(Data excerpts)
-- begin --

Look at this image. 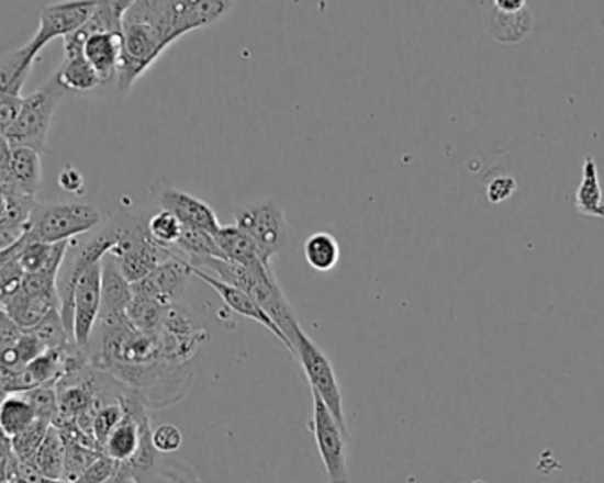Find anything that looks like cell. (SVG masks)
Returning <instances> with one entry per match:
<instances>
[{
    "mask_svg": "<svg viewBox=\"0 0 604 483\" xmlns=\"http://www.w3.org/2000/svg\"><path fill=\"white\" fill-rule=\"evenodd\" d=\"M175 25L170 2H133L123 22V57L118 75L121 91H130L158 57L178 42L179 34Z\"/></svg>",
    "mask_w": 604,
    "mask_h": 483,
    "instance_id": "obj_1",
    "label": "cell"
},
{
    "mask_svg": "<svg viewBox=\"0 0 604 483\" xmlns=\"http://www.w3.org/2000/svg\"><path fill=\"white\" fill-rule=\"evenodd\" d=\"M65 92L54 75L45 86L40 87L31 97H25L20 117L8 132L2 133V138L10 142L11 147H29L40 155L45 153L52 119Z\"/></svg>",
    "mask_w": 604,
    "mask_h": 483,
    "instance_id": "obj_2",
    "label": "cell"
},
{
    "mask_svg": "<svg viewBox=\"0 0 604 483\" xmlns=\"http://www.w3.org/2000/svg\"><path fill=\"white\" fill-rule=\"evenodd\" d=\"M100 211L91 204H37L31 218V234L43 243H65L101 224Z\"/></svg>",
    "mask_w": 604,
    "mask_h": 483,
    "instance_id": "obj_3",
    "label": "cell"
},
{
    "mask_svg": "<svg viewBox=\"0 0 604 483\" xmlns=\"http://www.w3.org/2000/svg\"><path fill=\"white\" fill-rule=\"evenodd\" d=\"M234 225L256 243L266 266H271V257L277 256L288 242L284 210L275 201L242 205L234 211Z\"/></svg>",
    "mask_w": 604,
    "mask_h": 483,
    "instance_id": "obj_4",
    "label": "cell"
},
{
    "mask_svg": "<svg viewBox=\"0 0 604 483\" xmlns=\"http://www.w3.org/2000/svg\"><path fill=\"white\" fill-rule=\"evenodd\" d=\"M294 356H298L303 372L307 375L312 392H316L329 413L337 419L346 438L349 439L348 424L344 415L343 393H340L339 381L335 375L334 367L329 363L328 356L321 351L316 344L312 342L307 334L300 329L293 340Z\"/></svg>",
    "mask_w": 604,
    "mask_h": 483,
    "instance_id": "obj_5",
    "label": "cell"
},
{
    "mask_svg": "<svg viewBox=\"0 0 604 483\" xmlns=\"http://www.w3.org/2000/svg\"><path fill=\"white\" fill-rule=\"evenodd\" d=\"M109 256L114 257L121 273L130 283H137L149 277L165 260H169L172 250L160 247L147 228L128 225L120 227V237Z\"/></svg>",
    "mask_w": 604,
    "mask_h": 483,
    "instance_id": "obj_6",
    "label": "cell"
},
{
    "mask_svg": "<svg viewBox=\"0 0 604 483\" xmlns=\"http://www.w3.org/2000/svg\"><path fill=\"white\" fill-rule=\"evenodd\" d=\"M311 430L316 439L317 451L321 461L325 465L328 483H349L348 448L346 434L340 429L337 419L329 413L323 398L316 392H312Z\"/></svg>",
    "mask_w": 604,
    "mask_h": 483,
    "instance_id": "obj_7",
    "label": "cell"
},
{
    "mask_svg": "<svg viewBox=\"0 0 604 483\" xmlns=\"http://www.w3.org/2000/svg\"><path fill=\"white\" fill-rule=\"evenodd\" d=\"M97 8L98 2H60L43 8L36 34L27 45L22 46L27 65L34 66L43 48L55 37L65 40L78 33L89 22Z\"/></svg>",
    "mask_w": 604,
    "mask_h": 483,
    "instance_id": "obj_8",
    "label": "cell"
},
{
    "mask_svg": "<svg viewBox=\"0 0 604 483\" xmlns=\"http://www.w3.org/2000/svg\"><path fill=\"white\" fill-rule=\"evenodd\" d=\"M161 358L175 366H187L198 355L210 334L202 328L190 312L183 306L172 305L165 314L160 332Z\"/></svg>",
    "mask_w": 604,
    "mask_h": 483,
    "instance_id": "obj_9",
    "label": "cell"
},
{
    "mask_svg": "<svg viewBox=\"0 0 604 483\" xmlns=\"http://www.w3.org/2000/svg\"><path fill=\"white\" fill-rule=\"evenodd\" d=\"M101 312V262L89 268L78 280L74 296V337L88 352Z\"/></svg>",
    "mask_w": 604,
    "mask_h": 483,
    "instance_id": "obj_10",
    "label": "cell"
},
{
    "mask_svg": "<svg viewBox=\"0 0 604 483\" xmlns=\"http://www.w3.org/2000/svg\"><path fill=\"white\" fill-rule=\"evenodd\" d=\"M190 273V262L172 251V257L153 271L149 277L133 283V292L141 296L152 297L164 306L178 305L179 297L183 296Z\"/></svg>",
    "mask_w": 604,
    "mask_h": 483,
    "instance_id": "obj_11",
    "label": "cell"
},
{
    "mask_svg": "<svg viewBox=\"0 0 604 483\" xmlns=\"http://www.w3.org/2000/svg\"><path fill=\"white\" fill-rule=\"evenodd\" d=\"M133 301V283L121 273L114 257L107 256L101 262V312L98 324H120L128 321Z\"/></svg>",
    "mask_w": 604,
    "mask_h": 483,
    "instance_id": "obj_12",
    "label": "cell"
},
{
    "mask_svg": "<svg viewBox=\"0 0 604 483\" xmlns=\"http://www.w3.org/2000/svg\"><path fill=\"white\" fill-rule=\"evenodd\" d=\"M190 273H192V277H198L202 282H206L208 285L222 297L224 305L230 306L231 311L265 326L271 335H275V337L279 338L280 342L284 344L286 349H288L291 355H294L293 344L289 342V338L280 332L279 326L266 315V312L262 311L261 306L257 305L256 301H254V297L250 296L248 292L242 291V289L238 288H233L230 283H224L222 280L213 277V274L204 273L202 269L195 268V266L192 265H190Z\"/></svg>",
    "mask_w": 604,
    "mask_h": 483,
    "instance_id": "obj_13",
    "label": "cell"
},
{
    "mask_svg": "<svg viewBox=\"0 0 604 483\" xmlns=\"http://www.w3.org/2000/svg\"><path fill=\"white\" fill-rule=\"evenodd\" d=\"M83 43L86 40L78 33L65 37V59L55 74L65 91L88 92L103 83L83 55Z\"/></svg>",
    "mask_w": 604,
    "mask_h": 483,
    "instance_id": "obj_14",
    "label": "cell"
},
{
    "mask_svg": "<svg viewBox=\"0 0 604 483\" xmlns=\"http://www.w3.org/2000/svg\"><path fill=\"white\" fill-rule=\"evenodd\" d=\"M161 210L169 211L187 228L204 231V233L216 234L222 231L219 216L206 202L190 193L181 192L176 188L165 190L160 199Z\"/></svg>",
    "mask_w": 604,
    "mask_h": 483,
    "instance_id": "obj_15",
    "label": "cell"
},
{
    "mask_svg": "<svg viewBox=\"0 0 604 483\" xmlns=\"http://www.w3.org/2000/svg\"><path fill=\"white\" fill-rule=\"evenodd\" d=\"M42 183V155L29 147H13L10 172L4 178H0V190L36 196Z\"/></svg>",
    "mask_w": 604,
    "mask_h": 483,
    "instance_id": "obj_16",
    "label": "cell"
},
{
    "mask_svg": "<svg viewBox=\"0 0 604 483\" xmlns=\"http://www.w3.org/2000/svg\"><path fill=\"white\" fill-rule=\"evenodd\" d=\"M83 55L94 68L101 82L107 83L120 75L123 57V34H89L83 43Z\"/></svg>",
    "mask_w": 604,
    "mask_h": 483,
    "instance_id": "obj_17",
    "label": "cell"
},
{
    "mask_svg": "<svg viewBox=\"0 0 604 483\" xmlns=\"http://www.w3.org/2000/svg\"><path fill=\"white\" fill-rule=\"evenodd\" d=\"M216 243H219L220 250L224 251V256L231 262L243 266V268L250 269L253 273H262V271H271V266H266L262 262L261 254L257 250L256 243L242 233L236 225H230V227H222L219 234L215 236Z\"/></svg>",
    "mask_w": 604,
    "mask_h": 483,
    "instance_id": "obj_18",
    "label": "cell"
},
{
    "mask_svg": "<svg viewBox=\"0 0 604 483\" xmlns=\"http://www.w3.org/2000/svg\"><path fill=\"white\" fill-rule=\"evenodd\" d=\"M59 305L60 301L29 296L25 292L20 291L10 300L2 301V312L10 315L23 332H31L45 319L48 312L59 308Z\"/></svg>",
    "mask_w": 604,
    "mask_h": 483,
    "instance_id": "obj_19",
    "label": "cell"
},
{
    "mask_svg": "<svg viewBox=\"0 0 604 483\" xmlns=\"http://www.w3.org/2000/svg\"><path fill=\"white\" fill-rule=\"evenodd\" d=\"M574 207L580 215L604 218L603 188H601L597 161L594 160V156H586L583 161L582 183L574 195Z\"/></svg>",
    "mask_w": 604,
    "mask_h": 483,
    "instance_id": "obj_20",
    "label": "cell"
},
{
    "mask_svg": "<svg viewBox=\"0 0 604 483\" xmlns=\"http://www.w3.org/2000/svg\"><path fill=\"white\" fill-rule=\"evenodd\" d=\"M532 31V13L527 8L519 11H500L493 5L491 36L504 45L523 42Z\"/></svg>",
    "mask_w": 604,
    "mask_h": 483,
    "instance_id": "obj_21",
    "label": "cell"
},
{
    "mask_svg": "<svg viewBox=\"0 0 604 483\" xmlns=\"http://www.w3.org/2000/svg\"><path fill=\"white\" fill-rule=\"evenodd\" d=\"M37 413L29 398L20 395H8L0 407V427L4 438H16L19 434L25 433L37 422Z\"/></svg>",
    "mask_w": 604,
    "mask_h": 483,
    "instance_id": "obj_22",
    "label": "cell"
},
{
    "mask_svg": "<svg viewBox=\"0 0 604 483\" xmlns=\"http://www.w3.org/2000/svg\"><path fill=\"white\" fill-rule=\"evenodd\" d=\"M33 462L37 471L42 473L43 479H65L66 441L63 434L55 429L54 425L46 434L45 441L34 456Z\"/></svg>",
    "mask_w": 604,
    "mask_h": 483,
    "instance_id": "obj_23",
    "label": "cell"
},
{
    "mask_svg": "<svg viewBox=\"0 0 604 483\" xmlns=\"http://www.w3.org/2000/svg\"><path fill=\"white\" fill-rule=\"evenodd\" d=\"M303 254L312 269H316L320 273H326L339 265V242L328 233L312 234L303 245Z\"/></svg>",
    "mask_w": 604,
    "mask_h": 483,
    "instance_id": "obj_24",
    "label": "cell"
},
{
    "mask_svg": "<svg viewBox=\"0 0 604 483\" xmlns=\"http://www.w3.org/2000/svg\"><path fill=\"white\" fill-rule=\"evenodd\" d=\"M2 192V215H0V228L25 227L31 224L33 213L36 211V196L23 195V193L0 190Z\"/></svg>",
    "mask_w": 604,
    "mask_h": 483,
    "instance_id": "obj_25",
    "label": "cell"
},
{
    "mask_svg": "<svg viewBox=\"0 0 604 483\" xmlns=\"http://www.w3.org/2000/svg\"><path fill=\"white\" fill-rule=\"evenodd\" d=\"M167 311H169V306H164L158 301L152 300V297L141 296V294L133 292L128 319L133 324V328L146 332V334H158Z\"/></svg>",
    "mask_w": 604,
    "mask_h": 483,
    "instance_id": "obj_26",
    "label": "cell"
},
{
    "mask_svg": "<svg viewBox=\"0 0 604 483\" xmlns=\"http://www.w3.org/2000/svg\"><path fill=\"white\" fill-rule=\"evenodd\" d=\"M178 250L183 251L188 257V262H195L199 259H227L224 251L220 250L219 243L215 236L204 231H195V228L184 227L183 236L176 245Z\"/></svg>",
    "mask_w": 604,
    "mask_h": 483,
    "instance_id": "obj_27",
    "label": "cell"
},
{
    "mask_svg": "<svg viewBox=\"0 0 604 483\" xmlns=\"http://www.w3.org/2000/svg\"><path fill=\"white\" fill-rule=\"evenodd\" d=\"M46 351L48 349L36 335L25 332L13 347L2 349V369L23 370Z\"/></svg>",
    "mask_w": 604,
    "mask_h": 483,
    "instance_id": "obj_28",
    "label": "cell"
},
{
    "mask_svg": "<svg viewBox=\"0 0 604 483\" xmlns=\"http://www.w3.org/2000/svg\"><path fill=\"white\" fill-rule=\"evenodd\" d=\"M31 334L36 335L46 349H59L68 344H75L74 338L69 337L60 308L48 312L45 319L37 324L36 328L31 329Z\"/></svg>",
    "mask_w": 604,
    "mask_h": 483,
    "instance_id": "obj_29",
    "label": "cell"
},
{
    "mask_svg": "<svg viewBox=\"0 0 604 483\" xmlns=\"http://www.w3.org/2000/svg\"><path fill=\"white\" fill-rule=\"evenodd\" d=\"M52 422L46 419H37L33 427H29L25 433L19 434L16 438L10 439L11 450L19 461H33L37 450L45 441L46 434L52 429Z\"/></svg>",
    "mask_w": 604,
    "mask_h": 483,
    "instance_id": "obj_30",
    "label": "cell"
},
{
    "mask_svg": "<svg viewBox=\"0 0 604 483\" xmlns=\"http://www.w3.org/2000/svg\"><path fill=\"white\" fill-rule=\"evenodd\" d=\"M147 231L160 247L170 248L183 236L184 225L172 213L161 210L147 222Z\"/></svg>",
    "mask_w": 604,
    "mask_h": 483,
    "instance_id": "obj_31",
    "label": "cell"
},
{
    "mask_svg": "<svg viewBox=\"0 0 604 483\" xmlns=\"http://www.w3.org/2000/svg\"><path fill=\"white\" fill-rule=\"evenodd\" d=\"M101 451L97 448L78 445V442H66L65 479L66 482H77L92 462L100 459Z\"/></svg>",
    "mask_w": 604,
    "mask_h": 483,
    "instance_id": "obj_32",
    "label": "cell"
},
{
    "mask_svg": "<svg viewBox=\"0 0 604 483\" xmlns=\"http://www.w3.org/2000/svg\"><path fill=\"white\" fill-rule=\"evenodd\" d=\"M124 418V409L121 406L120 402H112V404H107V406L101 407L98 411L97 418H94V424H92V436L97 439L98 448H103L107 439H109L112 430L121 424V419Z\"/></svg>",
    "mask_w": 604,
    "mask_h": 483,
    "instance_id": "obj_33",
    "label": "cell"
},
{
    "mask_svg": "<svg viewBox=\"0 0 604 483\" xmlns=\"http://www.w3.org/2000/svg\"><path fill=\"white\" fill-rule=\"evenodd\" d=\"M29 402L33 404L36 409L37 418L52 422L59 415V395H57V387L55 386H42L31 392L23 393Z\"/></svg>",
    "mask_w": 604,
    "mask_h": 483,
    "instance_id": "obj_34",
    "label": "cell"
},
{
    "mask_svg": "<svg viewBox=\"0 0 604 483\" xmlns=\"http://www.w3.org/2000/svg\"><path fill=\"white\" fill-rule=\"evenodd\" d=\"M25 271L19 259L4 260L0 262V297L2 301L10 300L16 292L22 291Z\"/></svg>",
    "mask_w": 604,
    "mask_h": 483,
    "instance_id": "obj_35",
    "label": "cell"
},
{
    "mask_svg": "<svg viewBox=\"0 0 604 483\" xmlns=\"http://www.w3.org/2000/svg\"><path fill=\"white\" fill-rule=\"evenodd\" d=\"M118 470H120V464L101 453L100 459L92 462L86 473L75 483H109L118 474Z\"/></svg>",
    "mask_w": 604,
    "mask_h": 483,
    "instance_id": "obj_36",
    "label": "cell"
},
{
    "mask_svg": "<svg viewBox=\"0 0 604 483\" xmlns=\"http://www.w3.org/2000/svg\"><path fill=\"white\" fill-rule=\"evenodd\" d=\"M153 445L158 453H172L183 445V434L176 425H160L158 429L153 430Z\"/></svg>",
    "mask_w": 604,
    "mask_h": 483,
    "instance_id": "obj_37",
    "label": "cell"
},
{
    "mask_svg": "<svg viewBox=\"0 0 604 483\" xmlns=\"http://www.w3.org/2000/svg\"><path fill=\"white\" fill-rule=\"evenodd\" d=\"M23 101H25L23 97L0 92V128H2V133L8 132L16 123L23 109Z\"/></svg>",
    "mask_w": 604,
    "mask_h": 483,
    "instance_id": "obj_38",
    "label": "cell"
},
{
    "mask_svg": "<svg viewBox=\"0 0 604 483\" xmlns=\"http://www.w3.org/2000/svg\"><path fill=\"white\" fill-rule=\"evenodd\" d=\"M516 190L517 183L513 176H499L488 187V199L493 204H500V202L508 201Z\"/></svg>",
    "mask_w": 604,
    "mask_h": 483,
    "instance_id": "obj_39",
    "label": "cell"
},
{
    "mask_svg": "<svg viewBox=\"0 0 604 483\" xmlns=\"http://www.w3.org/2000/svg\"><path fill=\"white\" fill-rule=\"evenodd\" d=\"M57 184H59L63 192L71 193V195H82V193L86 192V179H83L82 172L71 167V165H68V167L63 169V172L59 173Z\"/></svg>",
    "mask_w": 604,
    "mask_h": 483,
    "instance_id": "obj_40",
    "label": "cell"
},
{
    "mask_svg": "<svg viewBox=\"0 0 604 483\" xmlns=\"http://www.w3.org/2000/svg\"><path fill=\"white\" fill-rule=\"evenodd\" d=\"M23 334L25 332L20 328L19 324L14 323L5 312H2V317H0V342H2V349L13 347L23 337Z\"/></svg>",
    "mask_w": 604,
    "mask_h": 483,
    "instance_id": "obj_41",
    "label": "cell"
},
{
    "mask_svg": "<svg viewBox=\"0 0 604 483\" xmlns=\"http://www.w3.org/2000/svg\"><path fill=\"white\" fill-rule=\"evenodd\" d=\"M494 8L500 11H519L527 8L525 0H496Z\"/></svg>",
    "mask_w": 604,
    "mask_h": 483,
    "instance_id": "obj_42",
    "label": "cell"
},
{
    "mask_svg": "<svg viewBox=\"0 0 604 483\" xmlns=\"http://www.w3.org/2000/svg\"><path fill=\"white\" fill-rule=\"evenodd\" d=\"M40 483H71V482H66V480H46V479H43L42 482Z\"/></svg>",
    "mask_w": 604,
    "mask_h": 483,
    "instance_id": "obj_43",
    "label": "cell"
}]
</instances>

-- end --

## [WHAT TO PRODUCE]
Collect every line of the rows above that contains the string "instances", treating uppercase and lowercase as different.

## [EXERCISE RESULT]
Returning <instances> with one entry per match:
<instances>
</instances>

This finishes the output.